Parsec parsing and separating different structures

Let's say I have different parsers p1, ..., pk. I want to define a function pk :: Parser ([t1], ..., [tk]) where pi :: Parser ti.

That will parse a collection of strings (one after the other) that match any of and separate them in the corresponding lists. Assume for simplicity that none of the strings matches two parsers.

I managed to do it, but I am really struggling to find an elegant way (preferably using many or any other builtin parsec parser).


The first step is to turn each of your parsers into parser of the big type:

p1 :: Parser t1
p2 :: Parser t2
p3 :: Parser t3
p1 = undefined
p2 = undefined
p3 = undefined

p1', p2', p3' :: Parser ([t1], [t2], [t3])
p1' = fmap (\x -> ([x], [], [])) p1
p2' = fmap (\x -> ([], [x], [])) p2
p3' = fmap (\x -> ([], [], [x])) p3

Now, we repeatedly choose from these last parsers, and concatenate the results at the end:

parser :: Parser ([t1], [t2], [t3])
parser = fmap mconcat . many . choice $ [p1', p2', p3']

There are Monoid instances for tuples up to size five; beyond that, you can either use nested tuples or a more appropriate data structure.


Representing the parsers as a list makes this easy. Using:

choice :: [Parser a] -> Parser a
many :: Parser a -> Parser [a]

We can write:

combineParsers :: [Parser a] -> Parser [a]
combineParsers = many . choice

This isn't quite right, as it bundles them all into a single list. Let's associate each parser with a unique identifier:

combineParsers' :: [(k, Parser a)] -> Parser [(k, a)]
combineParsers' = many . choice . combine
  where combine = map (\(k,p) -> (,) k <$> p)

We can then convert this back to the list form:

combineParsers :: [Parser a] -> Parser [[a]]
combineParsers ps = map snd . sortBy fst <$> combineParsers' (zip [0..] ps)

■ ■ ■ ■ ■

# Short exercise 1
Using the Parsec thread above, list every name that is declared with the type Parser ([t1], [t2], [t3]).
# Short exercise 2
Continue the Parsec thread from its final line.

■ ■ ■ ■ ■

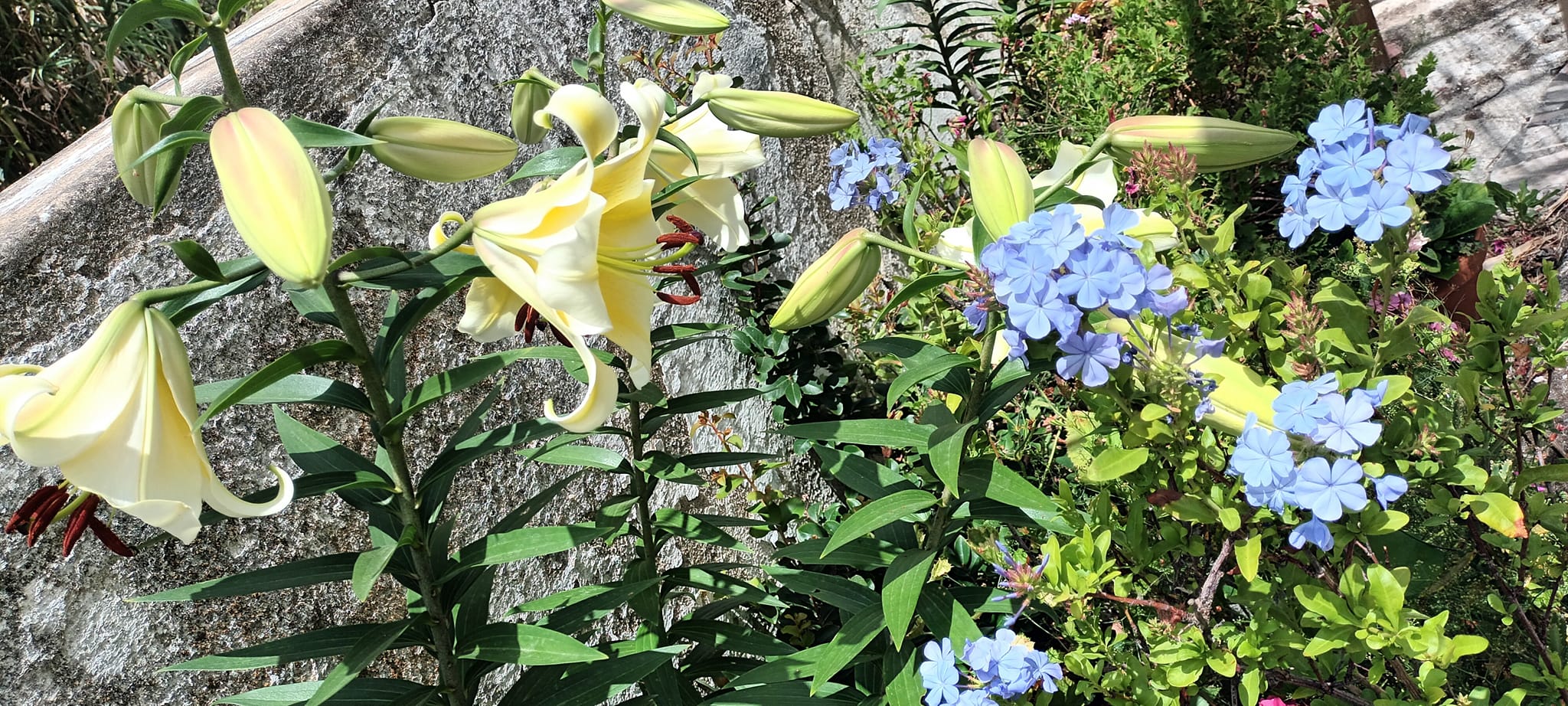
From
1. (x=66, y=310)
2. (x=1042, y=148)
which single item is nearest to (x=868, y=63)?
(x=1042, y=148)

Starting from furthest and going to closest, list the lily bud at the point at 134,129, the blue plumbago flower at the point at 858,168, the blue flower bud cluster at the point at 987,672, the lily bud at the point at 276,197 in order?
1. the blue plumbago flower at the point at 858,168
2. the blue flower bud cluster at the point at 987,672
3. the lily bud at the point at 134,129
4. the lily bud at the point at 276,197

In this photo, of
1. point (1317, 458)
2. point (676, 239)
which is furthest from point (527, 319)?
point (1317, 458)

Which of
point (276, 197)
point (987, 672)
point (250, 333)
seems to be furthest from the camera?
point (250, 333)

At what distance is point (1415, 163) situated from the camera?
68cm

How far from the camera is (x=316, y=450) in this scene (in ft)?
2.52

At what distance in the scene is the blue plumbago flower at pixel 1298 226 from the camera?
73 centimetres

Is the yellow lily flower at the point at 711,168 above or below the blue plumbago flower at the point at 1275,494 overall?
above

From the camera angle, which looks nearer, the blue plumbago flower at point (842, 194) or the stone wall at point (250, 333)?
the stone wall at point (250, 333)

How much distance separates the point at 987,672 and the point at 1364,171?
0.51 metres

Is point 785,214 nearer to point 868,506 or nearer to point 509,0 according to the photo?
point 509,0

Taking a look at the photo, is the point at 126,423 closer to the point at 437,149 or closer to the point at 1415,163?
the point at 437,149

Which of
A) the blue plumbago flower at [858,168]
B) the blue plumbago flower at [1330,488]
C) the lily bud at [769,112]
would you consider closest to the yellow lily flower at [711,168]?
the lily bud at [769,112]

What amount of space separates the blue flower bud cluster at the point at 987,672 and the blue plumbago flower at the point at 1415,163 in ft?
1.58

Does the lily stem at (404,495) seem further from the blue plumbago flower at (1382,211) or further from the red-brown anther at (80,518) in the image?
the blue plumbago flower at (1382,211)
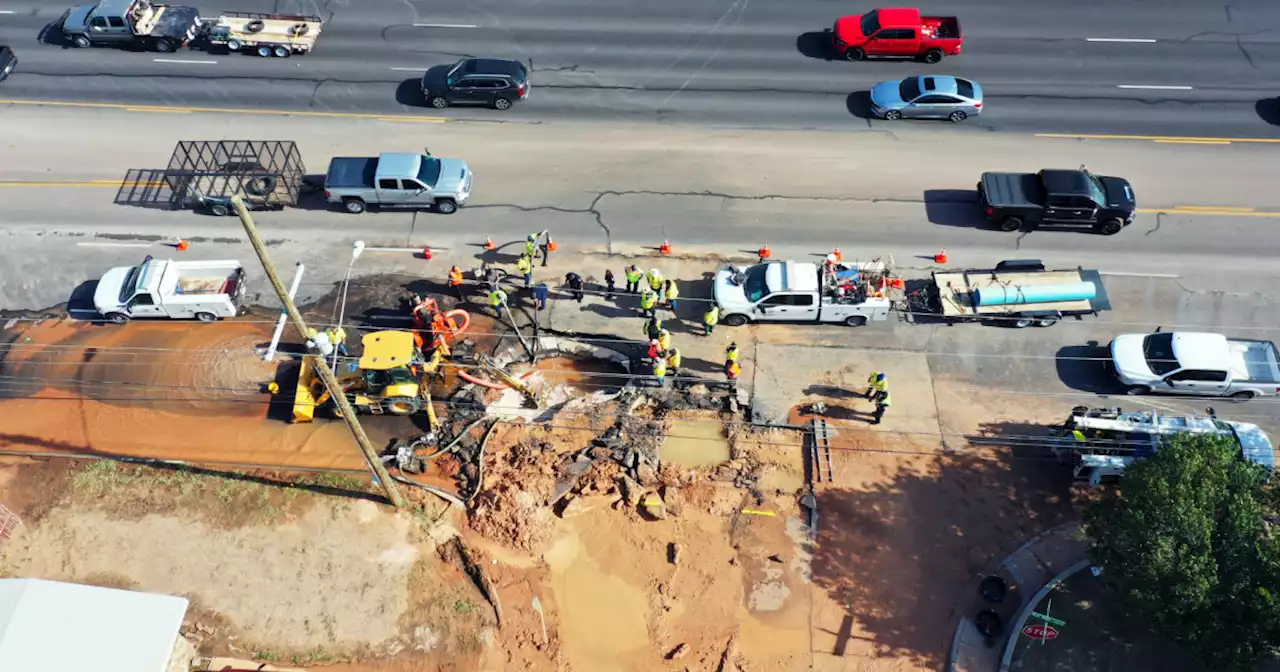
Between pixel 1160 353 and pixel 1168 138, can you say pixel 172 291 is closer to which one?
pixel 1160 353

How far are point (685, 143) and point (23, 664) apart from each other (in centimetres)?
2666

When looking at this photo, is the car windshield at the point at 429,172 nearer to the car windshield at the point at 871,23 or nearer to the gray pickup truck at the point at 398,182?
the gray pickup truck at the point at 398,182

■ ■ ■ ■ ■

# Exercise response 1
p1', p2', p3', parser

# Exercise response 2
You could perhaps make this more efficient by writing combineParsers' :: [(k, Parser a)] -> Parser (Map k [a]) instead, using e.g. combine = map $ \(k,p) -> fmap (\a -> Map.insertWith (++) k [a]) p.

This requires that all the parsers have the same result type, so you'll need to wrap each of their results in a data-type with Cons <$> p for each p. You can then unwrap the constructor from each list. Admittedly, this is fairly ugly, but to do it heterogeneously with tuples would require even uglier type-class hacks.

There might be a simpler solution for your specific use-case, but this is the easiest way to do it generically that I can think of.


You can't do this completely generically without type-level trickery, unfortunately. However, an approach along the lines of Daniel Wagner's suggestion can be constructed in DIY style, using polymorphic combinators and some pre-existing recursive instances. I'll present a simple example to demonstrate.

First, a few simpleminded parsers to test with:

type Parser = Parsec String ()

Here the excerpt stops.